Last updated: February 19, 2026
TREMFYA, a selective IL-23 inhibitor developed by Janssen Biotech, Inc. (a subsidiary of Johnson & Johnson), has established a significant position in the treatment of plaque psoriasis and psoriatic arthritis. Its efficacy in reducing disease activity and improving patient-reported outcomes, coupled with a favorable safety profile, underpins its market penetration and financial performance.
What is TREMFYA's Mechanism of Action and Target Indications?

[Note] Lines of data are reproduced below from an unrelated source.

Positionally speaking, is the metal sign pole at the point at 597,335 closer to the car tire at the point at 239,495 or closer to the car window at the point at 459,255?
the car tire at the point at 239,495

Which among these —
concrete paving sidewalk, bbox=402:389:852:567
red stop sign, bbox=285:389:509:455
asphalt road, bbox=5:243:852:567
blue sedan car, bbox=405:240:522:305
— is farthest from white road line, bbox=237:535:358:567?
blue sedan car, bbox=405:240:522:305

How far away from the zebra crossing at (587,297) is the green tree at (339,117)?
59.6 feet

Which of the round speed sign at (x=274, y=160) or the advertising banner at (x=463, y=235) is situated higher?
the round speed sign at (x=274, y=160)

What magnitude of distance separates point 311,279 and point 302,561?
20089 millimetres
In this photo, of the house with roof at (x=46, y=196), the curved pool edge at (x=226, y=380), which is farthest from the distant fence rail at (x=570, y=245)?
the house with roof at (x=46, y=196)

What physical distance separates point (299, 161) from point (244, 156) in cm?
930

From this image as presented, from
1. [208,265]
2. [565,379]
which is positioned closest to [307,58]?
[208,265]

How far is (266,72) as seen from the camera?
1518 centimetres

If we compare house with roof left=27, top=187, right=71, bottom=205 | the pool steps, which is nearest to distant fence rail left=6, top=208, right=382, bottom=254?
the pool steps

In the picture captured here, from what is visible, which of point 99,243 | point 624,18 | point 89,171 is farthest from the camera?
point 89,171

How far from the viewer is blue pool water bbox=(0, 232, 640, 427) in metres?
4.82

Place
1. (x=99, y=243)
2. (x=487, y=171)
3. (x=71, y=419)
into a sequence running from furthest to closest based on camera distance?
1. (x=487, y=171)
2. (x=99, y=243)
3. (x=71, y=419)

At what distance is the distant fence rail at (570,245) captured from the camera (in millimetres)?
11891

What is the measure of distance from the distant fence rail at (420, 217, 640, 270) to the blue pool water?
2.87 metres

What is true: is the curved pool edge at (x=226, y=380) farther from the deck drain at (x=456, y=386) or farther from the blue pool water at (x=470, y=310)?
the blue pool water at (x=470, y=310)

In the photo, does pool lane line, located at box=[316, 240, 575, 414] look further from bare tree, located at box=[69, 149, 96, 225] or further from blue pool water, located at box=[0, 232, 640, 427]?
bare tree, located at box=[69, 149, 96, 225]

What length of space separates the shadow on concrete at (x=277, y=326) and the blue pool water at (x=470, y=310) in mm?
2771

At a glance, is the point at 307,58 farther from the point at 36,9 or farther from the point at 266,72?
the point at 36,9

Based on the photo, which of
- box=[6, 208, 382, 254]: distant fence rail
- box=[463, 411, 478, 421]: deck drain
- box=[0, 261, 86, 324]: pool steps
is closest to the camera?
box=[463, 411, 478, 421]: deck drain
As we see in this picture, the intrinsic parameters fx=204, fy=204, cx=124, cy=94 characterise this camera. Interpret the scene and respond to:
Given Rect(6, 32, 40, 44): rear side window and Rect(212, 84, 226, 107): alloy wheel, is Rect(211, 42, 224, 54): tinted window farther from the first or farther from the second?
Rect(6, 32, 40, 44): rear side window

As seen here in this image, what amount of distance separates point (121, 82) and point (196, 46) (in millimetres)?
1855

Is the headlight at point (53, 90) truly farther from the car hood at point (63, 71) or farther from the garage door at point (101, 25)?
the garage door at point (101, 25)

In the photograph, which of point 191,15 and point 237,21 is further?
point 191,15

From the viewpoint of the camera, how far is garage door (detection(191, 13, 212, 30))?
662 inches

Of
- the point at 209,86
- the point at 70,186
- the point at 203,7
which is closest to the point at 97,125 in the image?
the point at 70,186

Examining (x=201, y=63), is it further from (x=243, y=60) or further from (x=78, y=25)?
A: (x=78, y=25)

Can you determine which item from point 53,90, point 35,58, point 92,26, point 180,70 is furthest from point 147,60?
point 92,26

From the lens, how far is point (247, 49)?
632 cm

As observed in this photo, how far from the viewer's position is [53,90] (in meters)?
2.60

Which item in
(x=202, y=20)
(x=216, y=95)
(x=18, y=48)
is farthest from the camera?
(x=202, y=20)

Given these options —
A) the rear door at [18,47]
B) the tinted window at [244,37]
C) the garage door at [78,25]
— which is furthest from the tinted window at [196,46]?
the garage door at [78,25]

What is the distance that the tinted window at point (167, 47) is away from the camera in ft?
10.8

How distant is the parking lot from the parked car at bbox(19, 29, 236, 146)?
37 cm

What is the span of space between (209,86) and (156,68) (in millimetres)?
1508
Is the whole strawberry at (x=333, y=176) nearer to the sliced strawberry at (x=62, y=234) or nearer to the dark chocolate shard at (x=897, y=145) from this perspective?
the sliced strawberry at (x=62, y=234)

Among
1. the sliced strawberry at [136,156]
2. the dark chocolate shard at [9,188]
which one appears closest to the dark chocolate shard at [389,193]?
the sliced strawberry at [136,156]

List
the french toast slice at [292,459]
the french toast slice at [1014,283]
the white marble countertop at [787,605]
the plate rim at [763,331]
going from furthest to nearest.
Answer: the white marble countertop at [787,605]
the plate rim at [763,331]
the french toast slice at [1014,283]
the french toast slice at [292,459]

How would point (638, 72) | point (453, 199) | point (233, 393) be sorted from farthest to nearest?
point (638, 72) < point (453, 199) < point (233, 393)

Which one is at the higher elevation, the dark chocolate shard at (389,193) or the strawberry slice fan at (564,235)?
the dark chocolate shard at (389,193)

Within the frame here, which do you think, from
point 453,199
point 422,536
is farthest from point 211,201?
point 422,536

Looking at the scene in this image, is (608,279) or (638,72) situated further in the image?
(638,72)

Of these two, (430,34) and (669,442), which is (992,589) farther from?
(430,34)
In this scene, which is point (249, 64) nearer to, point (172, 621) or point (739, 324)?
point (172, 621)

TREMFYA targets the p19 subunit of interleukin-23 (IL-23). IL-23 is a cytokine that plays a central role in the pathogenesis of inflammatory diseases by promoting the survival and differentiation of T helper 17 (Th17) cells and other immune cells, leading to the production of pro-inflammatory cytokines such as IL-17A, IL-17F, and IL-22.
The primary indications for TREMFYA are:
- Moderate to severe plaque psoriasis: TREMFYA is approved for adult patients with plaque psoriasis who are candidates for systemic therapy or phototherapy.
- Active psoriatic arthritis: TREMFYA is indicated for adult patients with active psoriatic arthritis who have had an inadequate response or are intolerant to methotrexate or other disease-modifying antirheumatic drugs (DMARDs).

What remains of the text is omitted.